◆ **Text block**
I’d sit for hours with my ear pressed against the dark brown Bakelite speaker grill of our old Emerson table radio. I’d start turning the tuning knob and, bypassing the clear, strong stations, listen for the faintest signal I could make out.


The reception was intermittent, fading in and out. My goal was to hear a station break while the signal was strong enough to recognize its location or call letters. (Of course, my chances would spike on the hour and half-hour, when stations are required to give their IDs.)

Those faint voices brought down the walls of my room. That little Emerson radio might as well have been some deep space receiver developed by NASA. How mysterious and satisfying to learn that some of the radio waves had traveled all the way across the country—and even a few from other countries. I imagined them as sheer curtains, undulating through a thousand miles or more of starry skies.

BREAKER, BREAKER
Even more seductive was short-wave radio. One of my friends had a rather elaborate set-up for a kid. With his radio we could not only listen in on distant signals, but actually talk with a real person thousands of miles away.

Much later it was the CB (Citizens Band) radio fad. My boss at the ad agency I worked for in New Hampshire had one in his car. With no real need, he’d just put a shout out to any interstate trucker lonely enough to pick up, and then ask about road conditions and speed traps. This medium, though it couldn’t touch short-wave in its reach, had it beat by a mile in the relatively compact size of its apparatus.

◆ **Provided material**
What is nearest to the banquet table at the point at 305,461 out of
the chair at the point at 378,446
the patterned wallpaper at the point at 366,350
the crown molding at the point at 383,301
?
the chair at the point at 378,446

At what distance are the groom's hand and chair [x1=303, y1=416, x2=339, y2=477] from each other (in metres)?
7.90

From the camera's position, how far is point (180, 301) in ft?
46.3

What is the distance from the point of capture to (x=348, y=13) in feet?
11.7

◆ **Task set**
• A. Write out the radio memoir word for word, everything from "BREAKER, BREAKER" down to "of miles away.".
• B. Continue the radio memoir from the point where it stops.
The material was drawn from a different source than the radio memoir.

◆ **Answer set**
• A.
BREAKER, BREAKER
Even more seductive was short-wave radio. One of my friends had a rather elaborate set-up for a kid. With his radio we could not only listen in on distant signals, but actually talk with a real person thousands of miles away.

• B.
When I enlisted in the Army, as luck would have it, I was assigned to the Army Security Agency. Our top-secret mission was to listen in on our own forces’ communications and report any security violations. To do this, we had to become proficient in Morse code.

I got very good and very fast at transcribing code. My motivation, besides getting let out of class early to go play pinball at the PX, was, I’m sure, this continuing intrigue with otherworldly communication. And the secrecy element, sending and receiving messages in code, just added to the enchantment.

         If the sender hit an X instead of the C,
         that’s exactly what would get typed out
         on the recipient’s paper scroll.


IMMEDIACY
In my late 30s I worked for a manufacturing company here in Minneapolis. One of my job assignments there involved sending and receiving Telex messages with customers around the world. That precursor to email would transmit directly, typewriter to typewriter via telephone, messages the sender pecked out on the machine’s keyboard.

Of course, I thought that was pretty exotic. Part of the immediacy of Telex communication was that messages were received exactly as they were typed, character by character. If the sender screwed up and hit an X instead of the C, that’s exactly what would get typed out on the recipient’s paper scroll.

If technology had been plodding along all those years since my cans-and-string walkie talkie, it hit warp speed with the development of the Internet. Now, with e-mail you could review what you’d typed, make corrections—or let your computer’s spell-check do it for you—add attachments, and send it off in a neat little package. Before long, some people's idea of communicating got distilled to a 140-character "tweet."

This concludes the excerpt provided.